#### 抜粋:
—————

歴史学者が論じてこなかった「司馬遼太郎」を、歴史家磯田道文が論じている。
『太平記』の作者である小島法師、頼山陽、徳富蘇峰と並ぶ、日本人の歴史観
に強い影響を与える歴史学者であると。司馬遼太郎のことを「歴史をつくる歴
史学者」司馬遼太郎の歴史観を司馬史観と呼ばれている。戦国時代の下克上を
描いた「国盗り物語」、幕末の転換期「竜馬が行く」明治の大村益次郎を描い
た「花神」、秋山好古、真之を描いた「坂の上の雲」、「峠」などを題材に司
馬遼太郎の視点を分析している。でも司馬さんが小説に描かなかった「鬼胎(
きたい)の時代」(昭和前期)とは何だったのか-。自分の戦争体験からか、
昭和前期は決して描いていない。

乃木希典(203高地)を無能な将軍の頃から段々日本人の病いである「前例主
義」、合理主義、リアリズムが消えて、精神主義が台頭して、集団的に一方向
に進んでしまった。統帥権という化け物を明治の頃は元老が押さえていたが、
昭和に入ると西園寺公望しか元老は残っていなかった。三権分立の外部に統帥
権、そしてそれは天皇の権限もない。軍の独断で何でも出来た時代。これは明
治時代に軍隊、制度をプロシア(ドイツ)に、明治時代に確立した制度、仕組
みの中に腐敗構造を持っていた。昭和前期にその悪いところが出てきて、戦争
に突入、敗戦となった。

—————

#### 資料一覧:
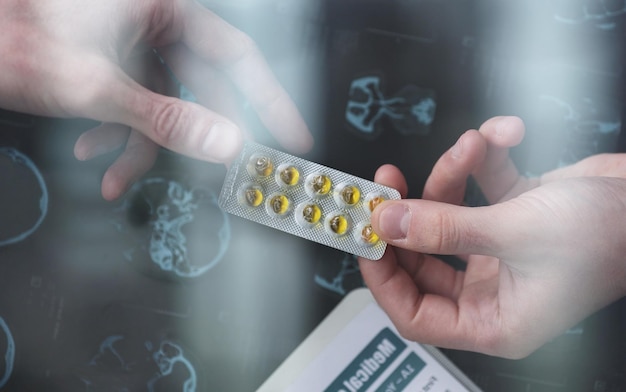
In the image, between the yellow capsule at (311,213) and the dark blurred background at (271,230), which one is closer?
the yellow capsule at (311,213)

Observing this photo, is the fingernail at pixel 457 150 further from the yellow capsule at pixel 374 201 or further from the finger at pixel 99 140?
the finger at pixel 99 140

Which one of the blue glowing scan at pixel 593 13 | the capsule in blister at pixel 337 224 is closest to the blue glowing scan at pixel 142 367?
the capsule in blister at pixel 337 224

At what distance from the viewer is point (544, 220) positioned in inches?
24.7

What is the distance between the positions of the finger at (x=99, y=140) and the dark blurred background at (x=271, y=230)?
4cm

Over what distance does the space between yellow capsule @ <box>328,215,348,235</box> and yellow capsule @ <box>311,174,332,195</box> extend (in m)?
0.03

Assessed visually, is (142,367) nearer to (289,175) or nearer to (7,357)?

—————

#### 課題:
- a) 抜粋によると、昭和に入ったときに残っていた元老はだれですか。
- b) 一覧の中から「finger」という文字列をふくむ行をすべて見つけ、書き写してください。大文字と小文字は区別します。

#### 解答例:
- a) 西園寺公望です。

- b)
Observing this photo, is the fingernail at pixel 457 150 further from the yellow capsule at pixel 374 201 or further from the finger at pixel 99 140?
the finger at pixel 99 140
What is the distance between the positions of the finger at (x=99, y=140) and the dark blurred background at (x=271, y=230)?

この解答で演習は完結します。